Here is the proof of it. She'd watch her gun go bang, watched him clutch at his chest and knock over a side table, watched blood leak from his heart, watched him pitch sideways. Counted his every eyelash as he lay in the middle of her room, counted the seconds until his chest would start rising and falling again, until he'd wake up. Furious, slighted, alive.

"It's not fair," she breaks in a ragged whisper. Tear tracks break through the bloody imprint of his hands on her cheeks.

"I know, sweetheart." He presses his forehead to hers, shuts his eyes. "I know."

"These bullets are laced with werewolf venom," she says calmly. "You're going to die, Damon Salvatore."

She isn't afraid. Her hand is not shaking. The gun won't go off like an accident, like the first time. It will go off when she wants it to. When she says so. It fills her with a perverse sense of gratification, and suddenly she knows why Stefan always puts the heads of his victims back on their bodies after he's done with them. Losing control, that's something she never hopes to feel again.

Her eyes meet Klaus' in the mirror.

She has never seen him look so alive. It's moments like these that remind him how it is to feel human, when your heart races when press your fingers down on carotid arteries, when your teeth finds the jugular vein and rips. When your heart bursts as a body goes limp right in your hands.

How else do you make a dead heart pound?

She wonders if he sees the same thing in her. He must. She has a gun in her hand. She's pointing it at the back of Damon's head. But her heart isn't pounding. Isn't even beating. It pounded the night Klaus pushed her to the wall and kissed her until she couldn't stand. It pounded the morning she woke up with his arms around her, pounded the same way his had that morning, his chest against her back. It pounded when she told him she was leaving.

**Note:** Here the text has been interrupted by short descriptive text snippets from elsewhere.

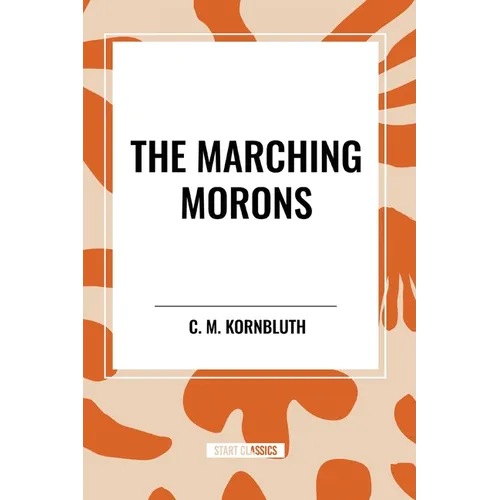 Marching Morons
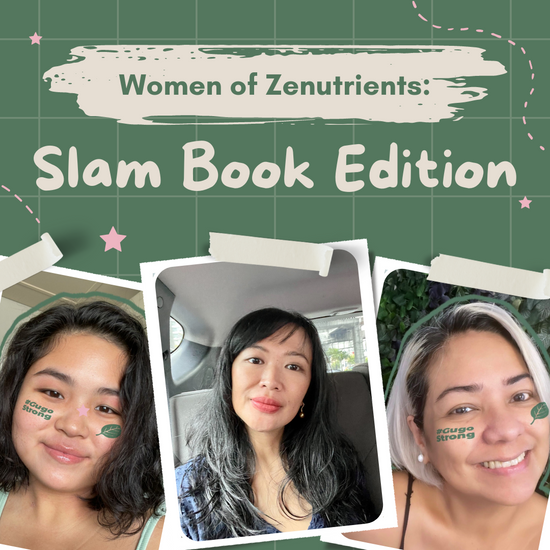 Women of Zenutrients: Slam Book Edition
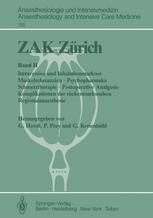 [PDF] ZAK Z?rich: Band II Intraven?se und Inhalationsnarkose Muskelrelaxanzien ? Psychopharmaka Schmerztherapie ? Postoperative Analgesie Komplikationen der r?ckenmarksnahen Regionalanaesthesie H. Suttmann, A. Doenicke (auth.), Prof. Dr. med. Georg Hossli, Dr. med. Pius Frey, Dr. med. Georg Kreienb?hl (eds.)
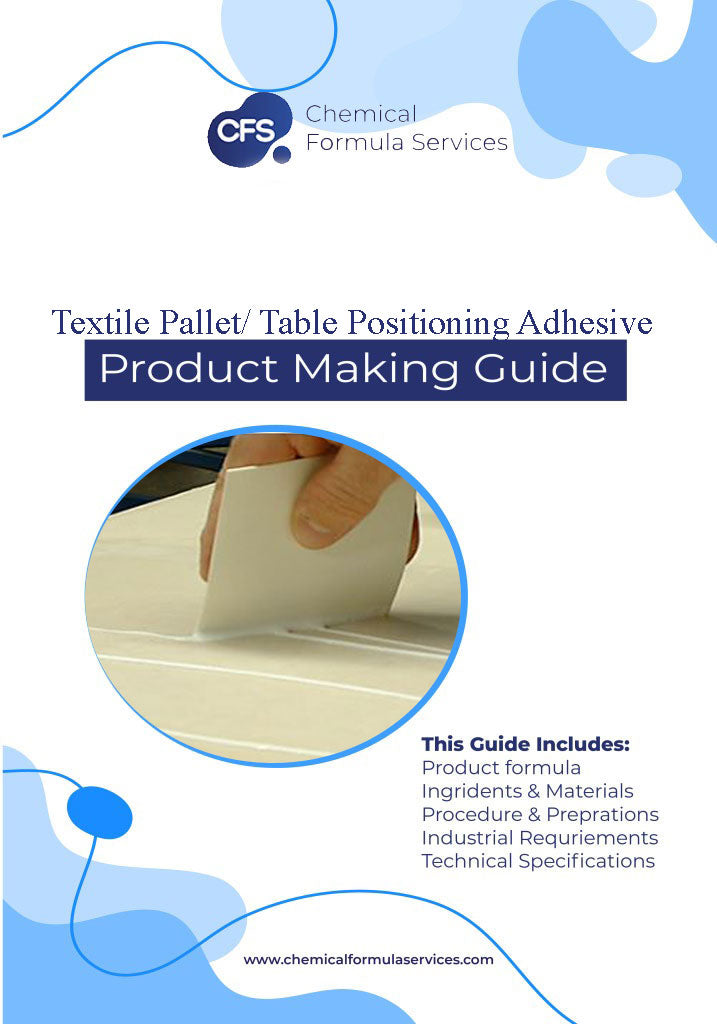Textile Pallet / Table Positioning Adhesive Formulation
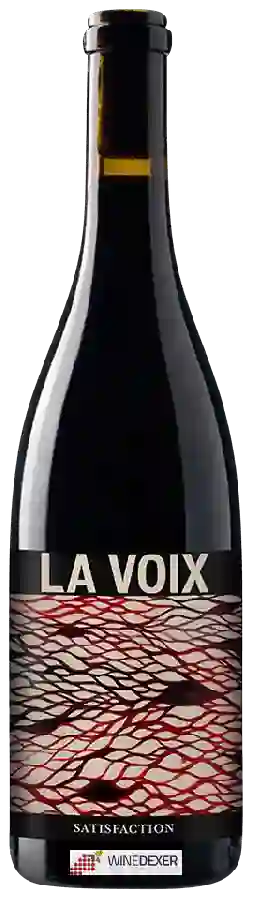 Winery La Voix - Satisfaction Winery La Voix - Satisfaction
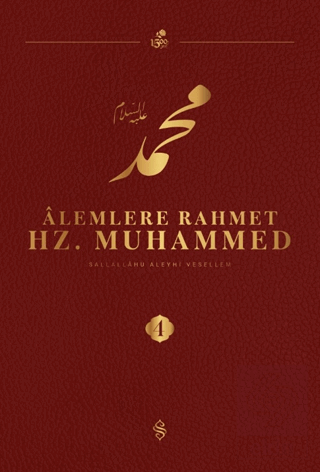 Alemlere Rahmet Hz. Muhammed S.A.V - 4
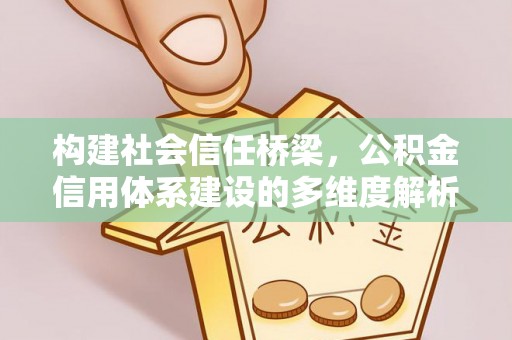 滴道构建社会信任桥梁，公积金信用体系建设的多维度解析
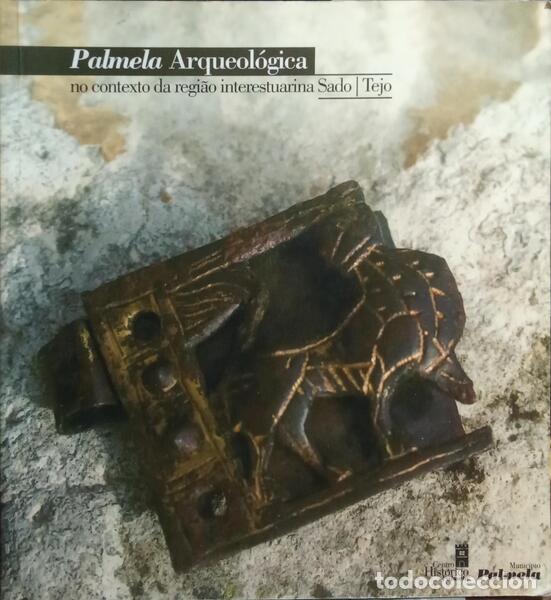 Libros: MACHADO. (Andreia) et al. - PALMELA ARQUEOL&Oacute;GICA.
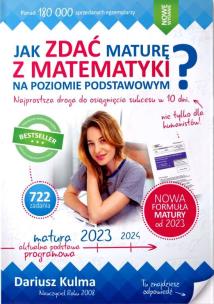 Okładka książki Jak zdać maturę z matematyki na poziomie podstawowym. Matura 2023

Her eyes meet Klaus' in the mirror, and suddenly he's right behind her, nose buried in her hair, forehead pressed against her crown. The hard lines of his suit meet the soft curves of her dress. Her body fits against his in ways it only has in her bed. His hands travel from waist to shoulder to elbows, holding her steady, holding her there. They wrap around her wrist; his thumb grazes her knuckles. Soothing her. Preparing her. She tries not to lean into him, stops her head from falling back against his shoulder just in time. With his arms around her she can't tell where she ends and he begins.

Damon watches with ardent disgust, his lip curls, and he'd make a joke about just killing him already, but she knows he's not entirely sure she won't call his bluff.

"You can do this," Klaus whispers. He presses his lips to the back of her neck as he whispers her name. It resounds down her spine, warms her up, shocks her heart awake.

She nods. Cocks her gun and smiles when Damon tenses visibly. "You're wrong, you know. I do have it in me. I had it in me long before you killed Elena. I had it in me long before you raped me and left me bleeding in your bed. I had it in me the day you told me I was a shallow, useless waste of space."

Klaus has gone very still against her. He can probably hear her heart now, how it goes. She can hear his too. She wonders how he is still on his feet with the way it sounds, like the wild claps of thunder, just like hers. She knows If she doesn't kill Damon he'd do it himself. But he won't. Damon is hers. The thought fills her with something strange and vindictive; she is full from it. She is fearless, she is immortal, she is Godless.

"Does my brother know you're here?" Damon's grasping at straws, reaching for names. Stefan, Stefan his brother, Stefan her best friend, Stefan who's forgotten how to smile. "What would he think, Caroline?"

"Your brother got me this gun."

He chuckles, rueful. It sounds like he's choking. "Shoulda known."

"Damn," she says, before pulling the trigger.